Everything from the first line of the data through the line with "Pizza with shaved steak, peppers, and onions" is to be echoed exactly, minus the pictures.

• **Supplied data**:
- - - -

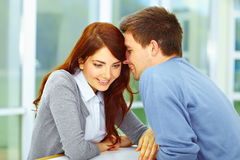 Couple in love whispering something. Handsome men whispering something to his girlfriend and she is listen to him and smiling Stock Image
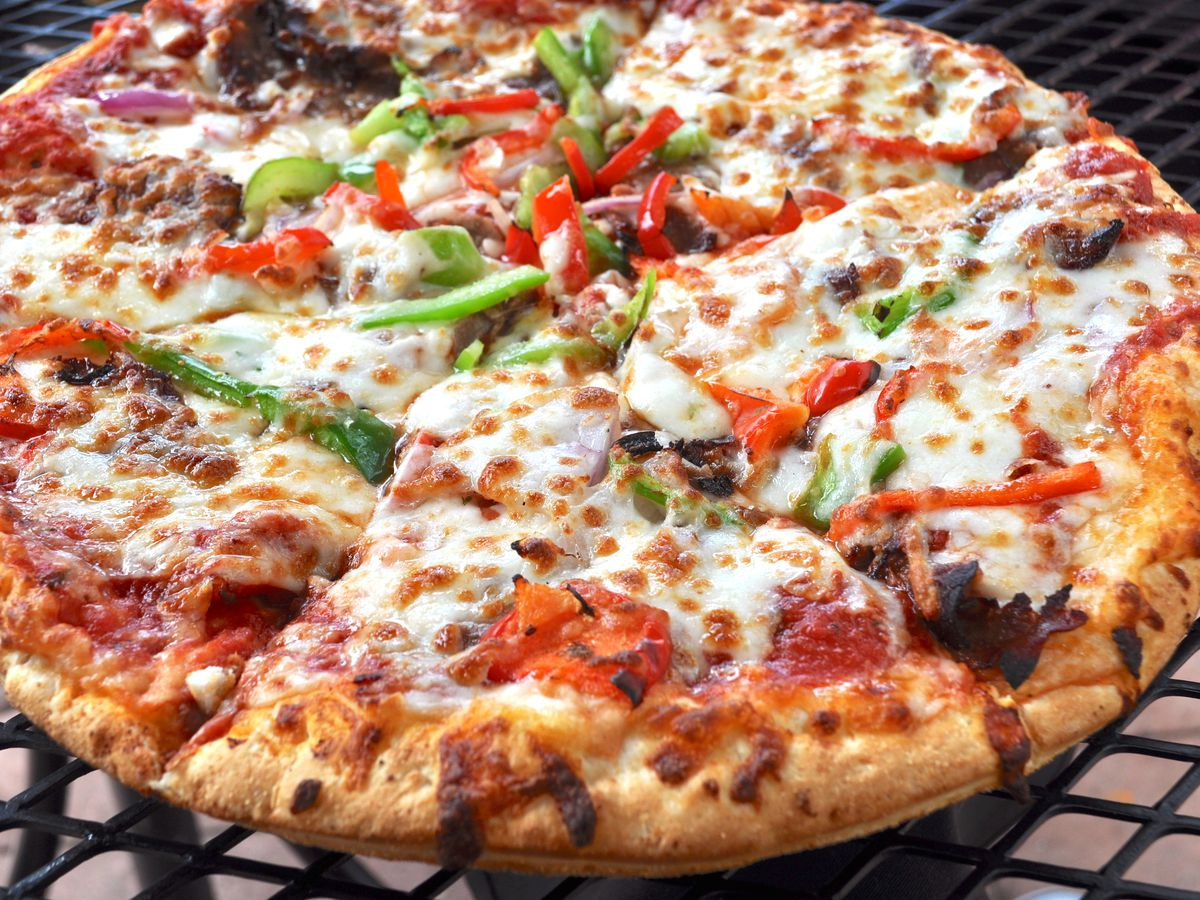 Pizza with shaved steak, peppers, and onions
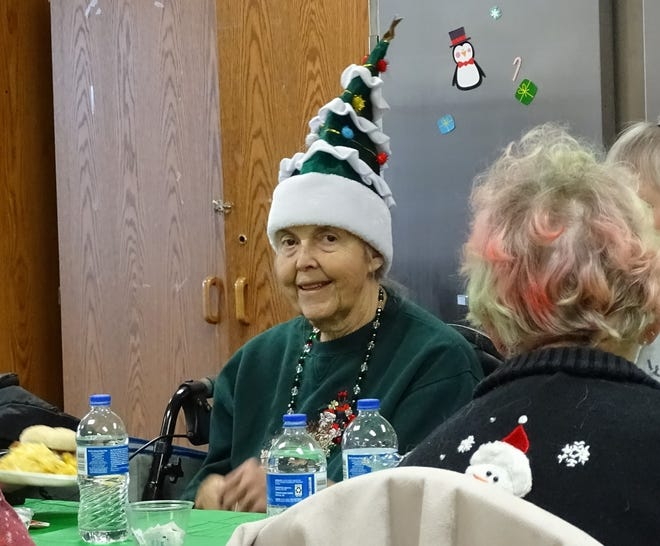 Marilyn Smith sports a Christmas tree hat at the annual Christmas party at the Crawford County Council on Aging.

- - - -

• **Reply to the task**:
 Couple in love whispering something. Handsome men whispering something to his girlfriend and she is listen to him and smiling Stock Image
 Pizza with shaved steak, peppers, and onions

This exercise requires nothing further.